Canada’s British Columbia Ferry Services (BC Ferries) said that its vessel Spirit of British Columbia had been removed from service to undergo mid-life upgrade and conversion to run on liquefied natural gas (LNG).
The vessel will depart from BC Ferries’ fleet maintenance unit in Richmond to Remontowa yard in Gdansk, Poland on September 12.
In 2016, BC Ferries awarded a contract to Remontowa to conduct the Spirit Class mid-life upgrades, which include the conversion of both vessels to dual-fuel so they can operate on LNG or ultra-low sulphur marine diesel.
“Last fiscal year, we spent approximately $100.2 million on diesel fuel of which the two Spirit Class vessels consumed approximately 15.5 per cent,” said Mark Wilson, BC Ferries’ Vice President of Engineering.
“Liquefied natural gas costs significantly less than marine diesel.
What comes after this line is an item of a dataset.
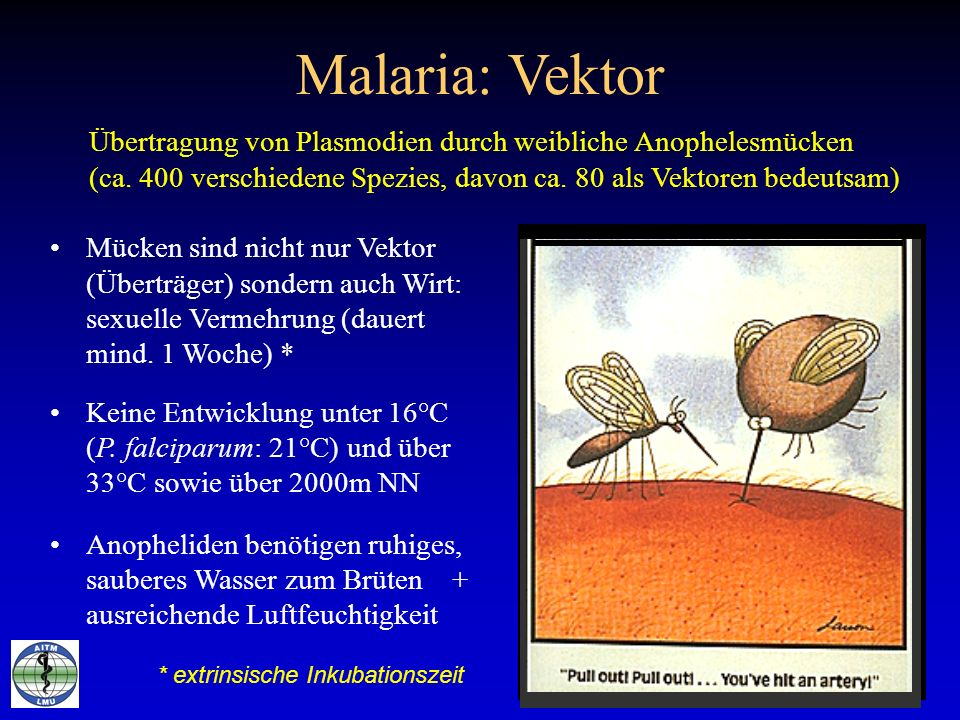 Malaria: VektorÜbertragung von Plasmodien durch weibliche Anophelesmücken. (ca. 400 verschiedene Spezies, davon ca. 80 als Vektoren bedeutsam)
The conversion of the two largest ships in the fleet along with the three new dual-fuel Salish Class vessels that all entered service this year will go a long way to help both our environmental footprint and with fare affordability for our customers,” added Wilson.
BC Ferries expects to reduce CO2 emissions by 12,000 tonnes annually, which is the equivalent of taking approximately 2,500 vehicles off the road per year, by using natural gas to fuel the Spirit Class vessels.
The Spirit of British Columbia will be the first ship through the mid-life upgrade and conversion process, with the upgrade being completed from fall of 2017 through the spring of 2018. The Spirit of Vancouver Island will follow the next year from the fall of 2018 through the spring of 2019.
The Spirit of British Columbia was built in 1993 and the Spirit of Vancouver Island was built in 1994. BC Ferries plans to operate these two vessels for another 25 years.
Both ships service the Metro Vancouver – Victoria (Tsawwassen – Swartz Bay) run.